Defence Secretary Grant Shapps replied in the House of Commons: “When it comes to that story, that I too read over the weekend, it’s simply not the case.

“We will have, in fact, I think it’s 181 parachuters – exactly the same number as actually jumped in that location on D-Day.”

Conservative former defence minister Mark Francois said: “Despite spending billions of pounds on 22 A400Ms, we only have one available for D-Day 80 – and if it’s more, let’s hear it.”

Defence minister James Cartlidge replied: “The truth about the position in relation to D-Day, we will have two A400Ms available for June 5.

“The number of people that will be dropped is 181 and there’s a very good reason for that.

“It’s 181 because that is the number of paratroopers who at 16 minutes past midnight on D-Day itself landed and took the bridge that we named Pegasus.”

Mr Francois later raised a point of order to say Mr Cartlidge had “inadvertently, I’m sure, just misled the House of Commons”, noting: “Pegasus Bridge was captured in a glider-borne assault by the Ox and Bucks Light Infantry, not a parachute assault.

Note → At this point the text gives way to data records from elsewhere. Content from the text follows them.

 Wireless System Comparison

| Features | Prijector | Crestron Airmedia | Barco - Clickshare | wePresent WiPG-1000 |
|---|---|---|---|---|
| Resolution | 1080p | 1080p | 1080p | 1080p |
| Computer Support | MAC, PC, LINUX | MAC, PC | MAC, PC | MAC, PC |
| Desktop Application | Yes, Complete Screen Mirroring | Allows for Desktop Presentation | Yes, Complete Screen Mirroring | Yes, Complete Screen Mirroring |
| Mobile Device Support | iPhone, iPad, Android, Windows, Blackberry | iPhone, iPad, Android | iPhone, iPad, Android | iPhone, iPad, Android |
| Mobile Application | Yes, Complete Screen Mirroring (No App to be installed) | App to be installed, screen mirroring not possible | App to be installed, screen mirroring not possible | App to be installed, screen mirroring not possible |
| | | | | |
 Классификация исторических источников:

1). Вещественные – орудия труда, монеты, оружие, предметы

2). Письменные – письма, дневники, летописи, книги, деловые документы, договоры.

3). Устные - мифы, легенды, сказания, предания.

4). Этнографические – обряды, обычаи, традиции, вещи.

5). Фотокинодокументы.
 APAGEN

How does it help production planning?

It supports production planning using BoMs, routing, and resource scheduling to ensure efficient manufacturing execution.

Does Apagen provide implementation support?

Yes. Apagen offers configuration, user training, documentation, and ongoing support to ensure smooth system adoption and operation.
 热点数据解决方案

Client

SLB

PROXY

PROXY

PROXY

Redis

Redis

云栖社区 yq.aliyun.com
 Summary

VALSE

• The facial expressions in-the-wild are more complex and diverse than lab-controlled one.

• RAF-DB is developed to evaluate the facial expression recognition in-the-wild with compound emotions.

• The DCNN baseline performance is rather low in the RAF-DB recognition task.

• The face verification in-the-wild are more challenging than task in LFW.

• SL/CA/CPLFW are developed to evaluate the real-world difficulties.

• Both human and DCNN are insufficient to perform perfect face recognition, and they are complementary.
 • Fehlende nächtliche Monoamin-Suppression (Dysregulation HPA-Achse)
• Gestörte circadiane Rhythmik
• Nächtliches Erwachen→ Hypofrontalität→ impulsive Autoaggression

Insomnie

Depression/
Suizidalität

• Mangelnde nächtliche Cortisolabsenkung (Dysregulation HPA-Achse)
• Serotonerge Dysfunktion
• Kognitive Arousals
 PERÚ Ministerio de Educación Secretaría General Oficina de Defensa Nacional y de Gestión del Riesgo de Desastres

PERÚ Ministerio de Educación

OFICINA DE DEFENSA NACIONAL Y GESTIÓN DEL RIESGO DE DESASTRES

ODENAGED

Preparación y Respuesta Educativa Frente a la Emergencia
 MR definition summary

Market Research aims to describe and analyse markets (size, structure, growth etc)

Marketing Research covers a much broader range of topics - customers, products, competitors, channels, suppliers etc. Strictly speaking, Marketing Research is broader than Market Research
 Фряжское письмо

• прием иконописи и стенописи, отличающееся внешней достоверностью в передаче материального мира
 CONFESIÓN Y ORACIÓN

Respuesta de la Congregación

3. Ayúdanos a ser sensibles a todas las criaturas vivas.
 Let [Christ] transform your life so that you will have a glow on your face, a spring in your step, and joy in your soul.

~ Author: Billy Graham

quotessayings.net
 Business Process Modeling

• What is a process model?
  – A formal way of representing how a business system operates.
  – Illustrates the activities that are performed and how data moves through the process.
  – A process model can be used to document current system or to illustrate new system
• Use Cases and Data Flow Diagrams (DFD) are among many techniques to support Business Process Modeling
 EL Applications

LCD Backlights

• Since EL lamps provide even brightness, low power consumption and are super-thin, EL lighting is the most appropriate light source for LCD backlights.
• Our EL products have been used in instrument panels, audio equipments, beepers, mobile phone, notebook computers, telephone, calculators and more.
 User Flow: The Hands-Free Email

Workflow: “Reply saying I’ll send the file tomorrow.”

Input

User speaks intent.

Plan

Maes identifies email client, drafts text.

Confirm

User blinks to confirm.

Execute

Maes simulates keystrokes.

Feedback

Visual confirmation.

“I know this because for D-Day 70 I was there with the then prime minister, David Cameron, at 12.16am to commemorate the assault.

“I’m sure this was an error, because no-one will want to believe an MoD minister tried to change the history of D-Day because their aircraft didn’t work.”

D-Day: the landing areas
(PA Graphics)

It was reported over the weekend that hundreds of paratroopers had been expected to jump into Normandy to honour the actions of their predecessors in the Second World War, but plans have been scaled back due to a shortage of aircraft.

The Mail on Sunday reported that just one plane had been left for the Parachute Regiment to use.

Paratroopers from 16 Air Assault Brigade Combat Team will jump from an RAF A400M and the Red Devils Parachute Display Team will also jump into Normandy.

Resources have been stretched by Nato operations at a time when Russia’s invasion of Ukraine has increased activity by the alliance and the RAF’s transport aircraft have also been involved in dropping aid into Gaza.